We have hired a federal lobbying team to pursue 15 million dollars in federal funding for a model project to restore up to 650 acres of seagrass and clams, spread out among our three National Estuaries–Tampa Bay, Sarasota Bay and Charlotte Harbor. We are the only place in the country with three National Estuaries on our border. These estuaries are in large part the nursery for the Gulf of Mexico. We all know the pressure the largest Gulf in the world is under these days, due to excessive nutrients flowing in from everything east of the Continental Divide, as well as the nutrient flows coming from multiple point sources like inadequate waste water systems, storm water runoff, increased development, agriculture & manicured lawns. And, now we can add the disastrous breach of the Piney Point gypsum stack that has dumped 220 million gallons of nitrogen and phosphorus laden water into Tampa Bay.
Quite frankly, Mother Nature can no longer keep up. We must engage with multiple strategies to address these critical issues. Nothing less than our precious coastal environment and quality of life, as well as the economy of our state, is at stake. More frequent and more toxic harmful algal blooms, like blue-green algae, lyngbya algae and red tide events, can cause a domino effect that none of us want to experience.
Scientific studies show the benefits that clams and seagrass have in cleaning water and promoting healthy estuaries that can help support our Gulf. This five year project will be science based and will be a proving ground that will show what works and doesn’t work throughout our three National Estuaries for promoting clean water and mitigating excessive nutrients while creating jobs and promoting our sustainable aquaculture industry. Many people aren’t aware that we have a million acres of shellfish approved waters in the state of Florida and only 1% are leased. The more jobs we create the more water we will clean and the more productive our critical nurseries for the Gulf of Mexico will become. The science we gather will prove the efficacy of bivalve and seagrass restoration.
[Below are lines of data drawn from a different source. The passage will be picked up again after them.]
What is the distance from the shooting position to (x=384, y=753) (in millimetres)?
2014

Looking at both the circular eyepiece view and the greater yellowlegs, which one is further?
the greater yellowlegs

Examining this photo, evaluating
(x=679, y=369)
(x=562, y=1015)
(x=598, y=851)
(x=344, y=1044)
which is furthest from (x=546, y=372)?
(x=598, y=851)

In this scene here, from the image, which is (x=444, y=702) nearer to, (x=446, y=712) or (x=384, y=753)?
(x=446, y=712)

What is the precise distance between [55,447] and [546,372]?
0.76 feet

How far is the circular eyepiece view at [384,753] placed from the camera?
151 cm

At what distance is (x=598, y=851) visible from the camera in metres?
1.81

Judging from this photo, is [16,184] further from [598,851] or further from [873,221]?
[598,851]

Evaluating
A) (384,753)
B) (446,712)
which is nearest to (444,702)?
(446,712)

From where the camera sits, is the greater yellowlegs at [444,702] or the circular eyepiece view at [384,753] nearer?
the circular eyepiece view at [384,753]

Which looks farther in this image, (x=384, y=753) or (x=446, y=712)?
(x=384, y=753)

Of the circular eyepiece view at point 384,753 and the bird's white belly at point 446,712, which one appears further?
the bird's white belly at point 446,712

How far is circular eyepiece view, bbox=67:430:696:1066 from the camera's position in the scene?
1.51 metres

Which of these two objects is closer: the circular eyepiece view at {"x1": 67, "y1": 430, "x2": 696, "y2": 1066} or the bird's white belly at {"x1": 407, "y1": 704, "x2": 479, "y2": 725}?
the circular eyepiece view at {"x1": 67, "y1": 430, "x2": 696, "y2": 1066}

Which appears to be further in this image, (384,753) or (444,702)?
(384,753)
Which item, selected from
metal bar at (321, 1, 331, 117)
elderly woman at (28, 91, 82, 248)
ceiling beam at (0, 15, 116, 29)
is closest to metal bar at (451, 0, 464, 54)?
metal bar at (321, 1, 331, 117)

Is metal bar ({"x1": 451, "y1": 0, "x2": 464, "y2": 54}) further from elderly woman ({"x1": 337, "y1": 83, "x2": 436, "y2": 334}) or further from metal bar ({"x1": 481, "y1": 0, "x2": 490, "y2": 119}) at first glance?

Our “All Clams on Deck” initiative to promote coastal resiliency will also be working on a parallel track to ask the Governor to certify bivalves for mitigation credits. Currently two of the major strategies for mitigation credits are mangroves and seagrass. There is every reason, scientifically and otherwise, to believe that bivalves should be included.
We can create high quality, well-paying jobs that reflect Florida’s great heritage of sustainable seafood, and working waterfronts, while promoting and providing critical marine habitat that protects our precious coastal environment.
Our “All Clams on Deck” team is developing a request to be presented to Florida Legislators requesting a bill be passed certifying bivalves for mitigation credits.